Start of Text section
A key accomplishment of this research was the calculation of pollution abatement benefits, particularly for air pollutants. Assistance in this area was provided by Jonathan Levy of the Harvard School of Public Health, an expert in atmospheric chemistry and quantifying the impacts of air pollutants on health. He helped develop a model of the impact of air pollution from a specific plant based on the predicted health impact of those pollutants on the surrounding population, particularly the mortality effects of particulates. The necessary calculations were incorporated in a spreadsheet that was used to calculate benefits per ton of reductions in specific air pollutants, incorporating local meteorological conditions near the plant (average wind speed and mixing height), the increased mortality risk, the size of the affected population, and estimates of the dollar value of a "statistical life" (for which an estimate of $4.8 million was used, based on an EPA analysis of existing studies). These per-ton benefits then were multiplied by the estimated reductions in plant emissions achieved at the plant to yield a measure of total benefits per plant, based on the levels of current emissions and of the efficiency of the control equipment in use at the plant.

The benefits from reductions in water pollution were calculated, using a less sophisticated model. The estimated pollution reductions were based on an existing engineering study that calculated the reductions in water pollution at a typical paper mill that could be attributed to compliance with the Clean Water Act. This study distinguished between different types of pulping processes, and reported pollution reductions per unit of output. Data on each plant's capacity and pulping process were used to estimate its reductions in water pollutant discharges. These reductions were multiplied by a national-level estimate of the benefits per ton of water pollution reduced, then adjusted by the population density near the plant to provide a plant-specific estimate of benefits. It was hoped that a more detailed model of water pollution could be used that incorporated plant-specific data such as differences in stream flow and water quality, but access to the model was not possible. There are some indications that the model may be used in the near future, and at that point our calculations will be revised to incorporate the new information.

The above-mentioned data were brought to the U.S. Census Bureau's Boston Research Data Center (BRDC), where they could be combined with confidential plant-specific data from the Census Bureau. The Census data included the Longitudinal Research Database (LRD) containing information on the production and costs components for productivity calculations, as well as the Pollution Abatement Costs and Expenditures (PACE) survey, with information on capital expenditures and operating costs for pollution abatement. In earlier research at the BRDC, the LRD and PACE data were linked to create datasets covering the 1979-1990 period with two samples of plants: a set of 116 plants that had complete productivity data in the LRD and at least some years of PACE data, and a subset of 68 plants that had PACE data from all years. It was planned to expand these samples, getting as close as possible to a complete sample of plants in the industry, and extending the data period into the 1990s. Unfortunately, a dispute between the U.S. Census Bureau and the Internal Revenue Service (IRS) over use of tax data in the LRD led to an extended moratorium on new projects with Census data. Research at the BRDC was permitted to continue, but was constrained to use of the existing LRD sample (though we were allowed to link in the new outside datasets we had created).
End of Text section
Condense the paragraph of the pollution-abatement text that begins "The benefits from reductions in water pollution" into a short bulleted list that keeps its main facts.
Start of Rows
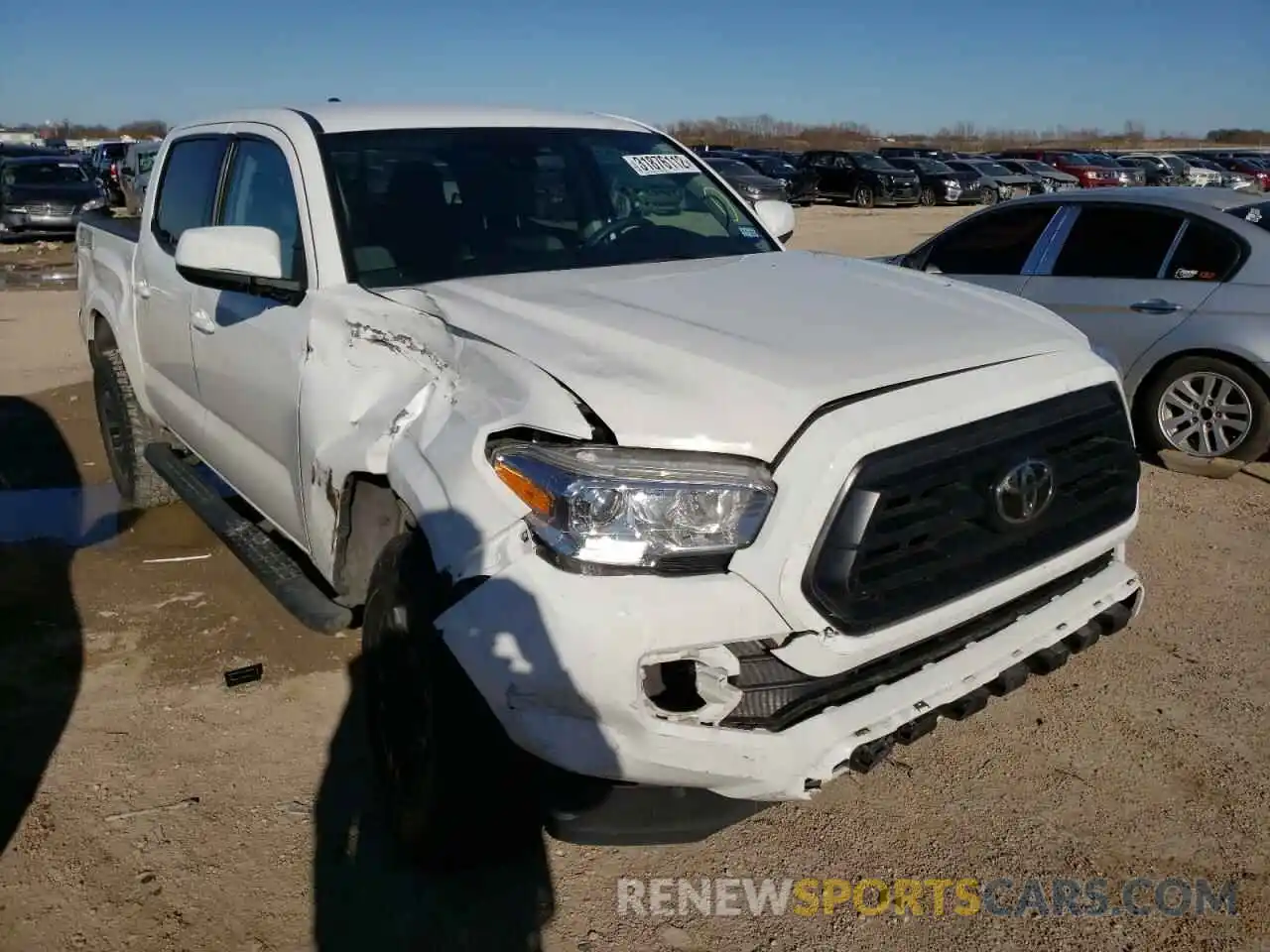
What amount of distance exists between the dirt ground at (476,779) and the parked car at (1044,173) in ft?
End of Rows
Start of Rows
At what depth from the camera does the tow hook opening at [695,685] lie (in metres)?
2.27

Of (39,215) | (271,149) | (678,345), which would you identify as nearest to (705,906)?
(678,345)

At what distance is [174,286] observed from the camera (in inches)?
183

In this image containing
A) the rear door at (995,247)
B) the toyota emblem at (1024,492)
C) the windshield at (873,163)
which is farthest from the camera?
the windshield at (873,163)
End of Rows
The solution -
- Water pollution benefits were calculated with a less sophisticated model than the one used for air pollution.
- Pollution reductions came from an existing engineering study of a typical paper mill's reductions due to Clean Water Act compliance. The study separated pulping processes and gave reductions per unit of output.
- Each plant's capacity and pulping process were used to estimate its reductions in discharges.
- These reductions were multiplied by a national-level benefit per ton of water pollution reduced. The result was then adjusted by nearby population density to give a plant-specific estimate.
- A more detailed model using plant-specific stream flow and water quality data was hoped for, but access to it was not possible.
- If that model becomes usable, as some indications suggest it may soon, the calculations will be revised.